**INSTRUÇÕES E REQUISITOS:** Continue a reportagem sobre o assassinato do jornalista Rafael Moreno a partir da última frase do trecho.

José Bula Moreno, estudante de direito de 23 anos, era adolescente quando soube que queria seguir a carreira política. Há quatro anos, ele vem se preparando para as eleições regionais em sua cidade natal, Puerto Libertador, um pequeno município no norte da Colômbia. O segundo turno, ainda este mês, decidirá se ele conquista uma vaga no conselho municipal.

Enquanto isso, Espedito Duque, 57, figura política local da oposição, com mais de uma década de experiência, busca um retorno político e concorre a um segundo mandato.

Apesar das origens distintas desses candidatos, as eleições ocorrerão sob a sombra de um homem: o jornalista Rafael Moreno, cujo assassinato, em 16 de outubro de 2022, por um atirador local, completa um ano neste mês.

José Bula, sobrinho de Moreno, agora utiliza sua plataforma política para honrar o legado do homem que ele considerava como um pai. "Não há um discurso que eu faça sem mencioná-lo", diz. "É inconcebível esquecer o bem que ele fez pela nossa cidade."

Homem jovem de chapéu ao lado de uma sepultura
José Bula Moreno ao lado da sepultura de Rafael Moreno - Claudia Julieta Duque

Conhecido pelos moradores como "a voz do povo", Moreno fazia a cobertura da região de Córdoba, no norte da Colômbia, investigando corrupção e crimes ambientais, apesar das ameaças persistentes. Um dos alvos mais arriscados das investigações de Moreno era Duque, o candidato a prefeito e líder do clã mais poderoso da cidade, o clã Duque.

No início de outubro de 2022, Moreno entrou em contato com a organização Forbidden Stories para armazenar seu trabalho na Safebox Network, um sistema projetado para proteger as informações mais sensíveis dos jornalistas. Se um jornalista for morto, sequestrado ou preso, a Forbidden Stories e seus parceiros de mídia podem continuar seu trabalho e publicar suas descobertas.

Capa reportagem projeto Forbidden Stories
Investigação de consórcio jornalístico apura assassinato de jornalista colombiano e caso de corrupção local - Divulgação

Ele havia ligado para a Forbidden Stories de San José de Uré, onde descobriu que empresas estavam explorando recursos materiais da bacia do rio Uré sem qualquer permissão ou licença. Moreno foi assassinado nove dias depois.

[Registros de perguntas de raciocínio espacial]
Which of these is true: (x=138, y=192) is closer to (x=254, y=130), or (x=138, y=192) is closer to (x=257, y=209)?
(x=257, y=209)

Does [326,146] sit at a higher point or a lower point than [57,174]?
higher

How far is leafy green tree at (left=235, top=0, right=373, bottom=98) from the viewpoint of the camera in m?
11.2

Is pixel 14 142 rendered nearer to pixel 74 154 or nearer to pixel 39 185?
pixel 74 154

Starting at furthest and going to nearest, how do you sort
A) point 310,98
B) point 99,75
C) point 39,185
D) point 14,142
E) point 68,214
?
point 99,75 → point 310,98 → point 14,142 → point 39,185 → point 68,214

**RESPOSTA DO EXERCÍCIO:**
Apesar dos investigadores encarregados do caso terem acesso a fotos do assassino contratado que matou Moreno (publicadas pela primeira vez pela Forbidden Stories), a investigação criminal do assassinato de Moreno parece estar estagnada e, até o momento, ninguém foi preso. Muitos dos jornalistas da região pararam de fazer reportagens investigativas por medo de retaliação; alguns fugiram do país.

No dia seguinte ao assassinato de Moreno, a Forbidden Stories e seus parceiros iniciaram uma colaboração com 30 jornalistas para dar continuidade ao trabalho de Moreno. Na primeira parte do Projeto Rafael, o consórcio descobriu um sistema de favorecimento na concessão de contratos públicos no valor de mais de 3 milhões de euros (R$ 16 milhões) durante a administração de Duque.

De 2016 a 2022, as administrações de Duque e Eder John Soto assinaram 99 contratos com 13 empresários próximos ao clã Duque. Nenhuma investigação oficial foi aberta contra Duque, que é um dos homens no centro desse sistema de favorecimento, de acordo com fontes da Forbidden Stories.

Agora, na segunda parte deste projeto, um ano após o assassinato de Moreno e duas semanas antes das eleições locais, Forbidden Stories e Cuestión Pública retomaram a última grande investigação de Moreno.

Por meio de documentos e depoimentos, o consórcio conseguiu confirmar a hipótese de Moreno de que recursos naturais estavam sendo extraídos ilegalmente do rio de San José de Uré, apontando para vários políticos de alto escalão na região de Córdoba.

Um rio esvaziado de areia

Em janeiro de 2020, Moreno visitou San José de Uré, uma pequena cidade aos pés do Parque Natural Paramillo, no norte da Colômbia, onde grande parte da população vive da agricultura e da pesca, para fazer reportagem sobre a indústria do turismo.

Em um vídeo filmado durante a visita, com música de acordeão ao fundo, Moreno aparece em frente a uma praia, elogiando os vales cristalinos: "Como vocês podem ver, as pessoas vêm aqui para se divertir, curtir uma refeição com a família e amigos", disse ele.

No entanto, apesar de sua atraente temporada de verão e aparente calma, a cidade, com pouco menos de 15 mil habitantes, registrou 62 homicídios em 2019. San José de Uré é controlada pelo chamado clã do Golfo, um dos grupos armados mais ferozes da Colômbia e responsável pela maioria dos crimes na região.

Dois anos após a visita de Moreno, ele recebeu informações de moradores locais: escondidas por trás da beleza cativante da cidade, estavam ocorrendo extrações ilegais. Moreno partiu para investigar: viajou ao longo do rio várias vezes, entrevistando moradores e filmando o incessante tráfego de caminhões —veículos carregados de areia extraída da bacia do rio.

Em um vídeo gravado durante uma das várias viagens que realizou em 2022, Moreno condenou a exploração generalizada e "ilegal" de sedimentos e areia do rio nos arredores de San José de Uré, uma vila com cerca de 12 mil habitantes.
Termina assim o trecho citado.